ROMA Il copione è già tutto scritto. Il governo metterà la fiducia sulla legge elettorale anche al Senato, dopo averla messa alla Camera; le opposizioni protesteranno vivamente, come hanno già fatto ieri abbandonando i lavori della commissione, un Aventino senatoriale; fuori palazzo Madama ci sarà la manifestazione dei contrari, che questa volta si presentano come Comitato per la democrazia costituzionale, kermesse alla quale hanno già promesso la loro presenza i parlamentari di Sinistra italiana, di Mdp-articolo1 (i bersaniandalemiani fuoriusciti dal Pd) ma non dei cinquestelle, che protestano per conto loro, non fanno alleanze neanche all'opposizione.
Non c'è neanche bisogno di convocare il Consiglio dei ministri, avendolo fatto la volta scorsa per la Camera, non serve per porre di nuovo la fiducia al Senato. Si tratterà anzi di cinque fiducie, una per articolo, da votare una dopo l'altra, a ripetizione mercoledì e giovedì, giorno in cui si dovrebbero concludere i lavori e approvare definitivamente il Rosatellum bis versione un terzo di collegi uninominali e due terzi proporzionale. «La fiducia a questo punto diventa legittima difesa», la frase del sottosegretario Luciano Pizzetti che le opposizioni non hanno gradito granché.

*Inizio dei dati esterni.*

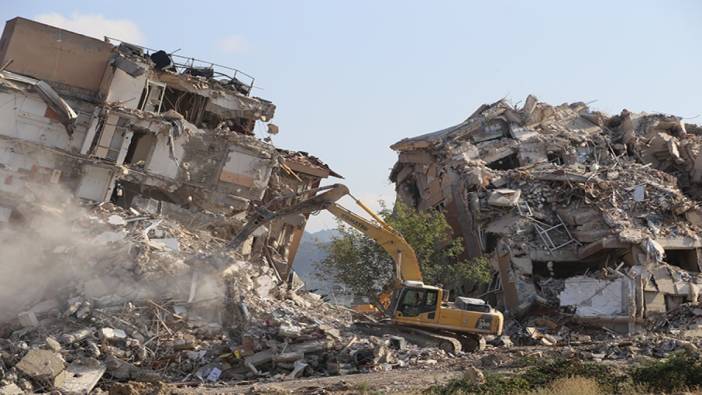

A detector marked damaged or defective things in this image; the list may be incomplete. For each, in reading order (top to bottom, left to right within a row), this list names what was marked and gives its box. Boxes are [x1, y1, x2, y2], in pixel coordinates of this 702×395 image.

shattered wall [394, 94, 702, 330]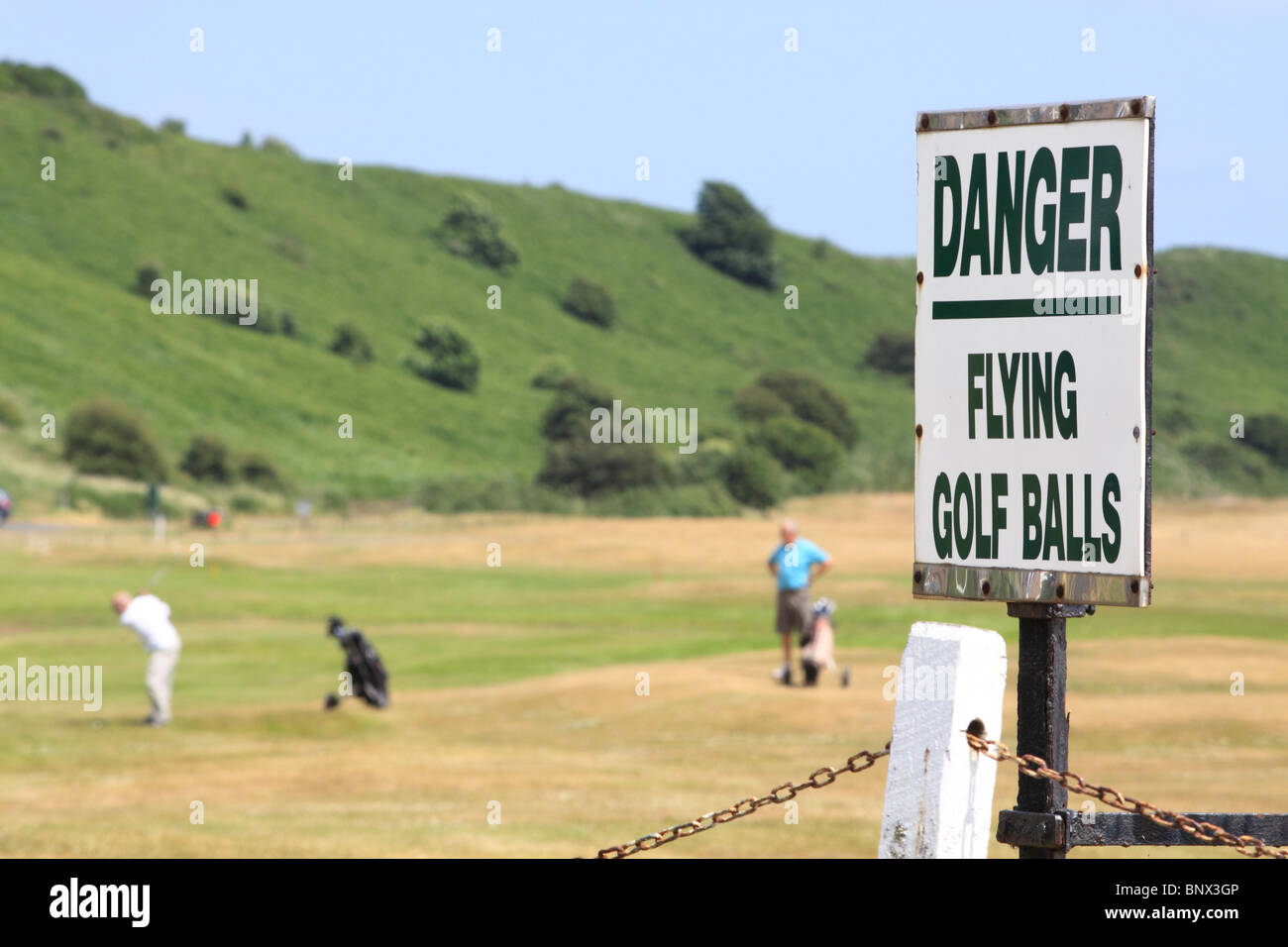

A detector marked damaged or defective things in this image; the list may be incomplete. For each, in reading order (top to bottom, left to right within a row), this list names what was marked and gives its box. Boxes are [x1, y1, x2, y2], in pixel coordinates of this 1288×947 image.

rusty metal chain [590, 742, 886, 860]
rusty metal chain [968, 731, 1288, 860]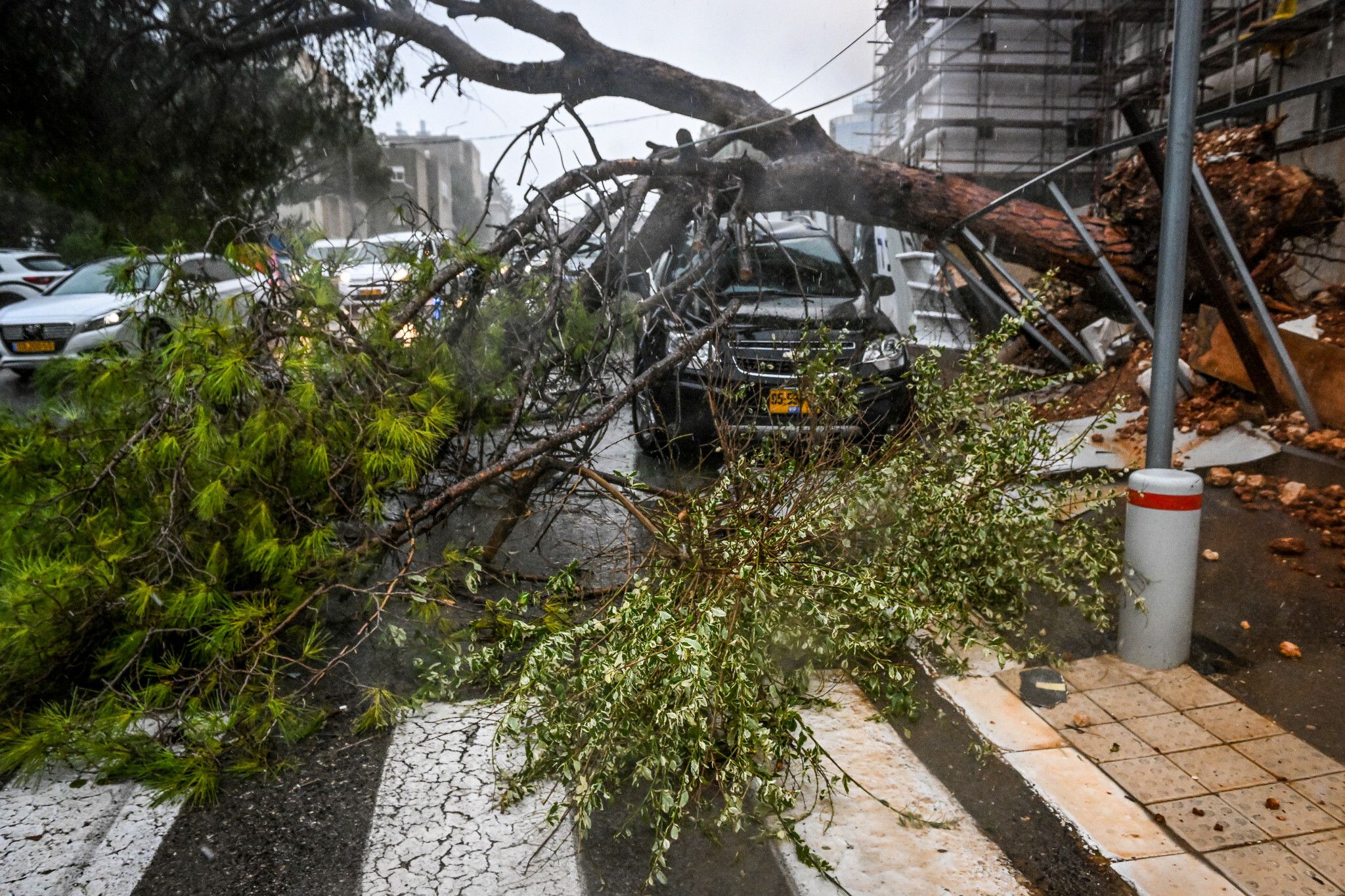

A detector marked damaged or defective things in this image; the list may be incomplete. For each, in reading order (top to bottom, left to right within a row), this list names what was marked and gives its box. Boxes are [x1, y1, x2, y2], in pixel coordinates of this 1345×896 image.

damaged black car [633, 218, 914, 457]
broken metal pole [935, 242, 1072, 368]
broken metal pole [956, 226, 1093, 362]
broken metal pole [1046, 181, 1161, 341]
broken metal pole [1145, 0, 1198, 470]
broken metal pole [1114, 104, 1292, 420]
broken metal pole [1193, 165, 1319, 431]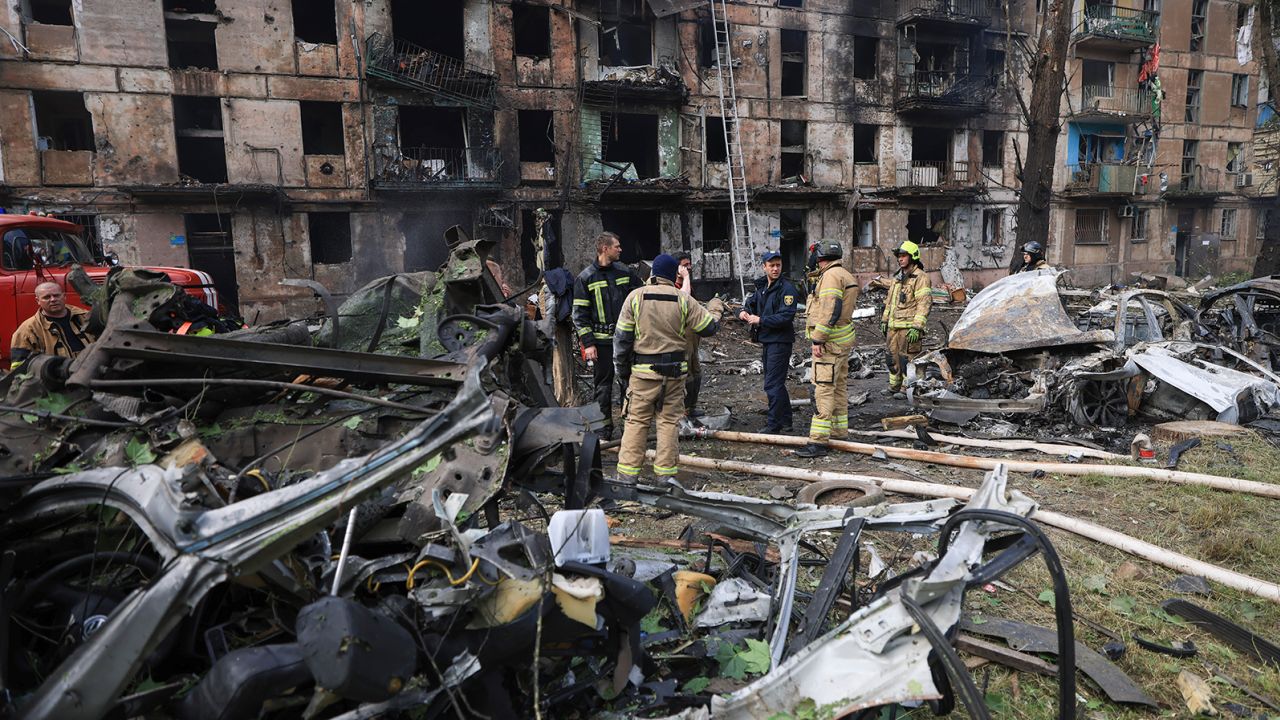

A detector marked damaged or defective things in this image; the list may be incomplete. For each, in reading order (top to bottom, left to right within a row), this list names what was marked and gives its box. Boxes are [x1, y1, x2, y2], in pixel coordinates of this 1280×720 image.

Come stanno le cose? Sempre da copione, il M5S ha presentato una cinquantina di emendamenti sulle autonomie linguistiche (48 per la precisione), l'unica materia sulla quale è possibile chiedere il voto segreto. «E' ovvio che tanti emendamenti sulle autonomie non hanno senso, è tutto strumentale», ribattono dalle parti della maggioranza. Poi ci sono i lavori in commissione, che sono proceduti a rilento (8 articoli votati su 181 in tutta la giornata), le richieste di modifica vengono respinte, e il tutto culmina con l'abbandono della commissione da parte di M5S, SI e Mdp al grido «è tutta una farsa», «non accettano alcuna nostra modifica».
Regge il patto tra Pd, Forza Italia, Lega e centristi, i numeri in aula dovrebbero essere assicurati. Ma mentre FI e Lega abbandoneranno i lavori perché non possono votare la fiducia al governo, un supporto alla maggioranza verrà ancora una volta dalla quindicina di senatori verdiniani, che non stanno al governo, non stanno ufficialmente in maggioranza, ma si comportano come se lo fossero.
I PASSAGGI
Il copione prevede questi passaggi: a illustrare la legge elettorale sarà Totò Torrisi, il presidente della commissione, in mattinata, visto che la commissione che presiede ha votato il testo (grazie anche all'assenza delle opposizioni) e lo ha nominato relatore; Torrisi parlerà subito dopo la sospensione per la commemorazione di Guido Rossi e a seguire della Rivoluzione d'ottobre, quindi ripresa del tema e presentazione delle pregiudiziali a voto palese; a questo punto, o comincia la discussione generale oppure, molto più probabilmente, Anna Finocchiaro si alzerà nell'aula che la vede protagonista da anni e chiederà tra urla e schiamazzi il voto di fiducia. C'è infine l'incognita del presidente Pietro Grasso, che non si è finora pronunciato sulla fiducia ma che, assicurano dalle parti del Pd, al massimo potrà far slittare di un po' i lavori, ma non intralciare.
La fiducia al Senato, con l'approvazione definitiva del Rosatellum, ha di fatto ucciso nella culla il tentativo di dialogo che sembrava essersi socchiuso tra Pd e Mdp, con quest'ultima che chiedeva, attraverso Roberto Speranza, di modificare il Rosatellum introducendo preferenze e voto disgiunto, entrambi indigesti ai contraenti del patto. «Ok al dialogo, ma dovete approvare il Rosatellum così com'è», la risposta di Ettore Rosato. «Dal Pd risposte arroganti o nessuna risposta, così è il punto di non ritorno», ha avvertito Pier Luigi Bersani. Un dialogo che ha aperto brecce anche tra i proponenti, se è vero che Tomaso Montanari ha apostrofato Speranza di «fare come Pisapia» per il solo fatto di aver proposto di sedersi a un tavolo.